ASSIGNMENT:
Your output should be the listing itself, repeated exactly.

DATA UNDER STUDY:
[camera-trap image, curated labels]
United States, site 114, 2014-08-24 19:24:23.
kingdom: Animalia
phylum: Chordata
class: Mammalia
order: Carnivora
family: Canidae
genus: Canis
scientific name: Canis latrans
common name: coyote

OUTPUT:
[camera-trap image, curated labels]
United States, site 114, 2014-08-24 19:24:23.
kingdom: Animalia
phylum: Chordata
class: Mammalia
order: Carnivora
family: Canidae
genus: Canis
scientific name: Canis latrans
common name: coyote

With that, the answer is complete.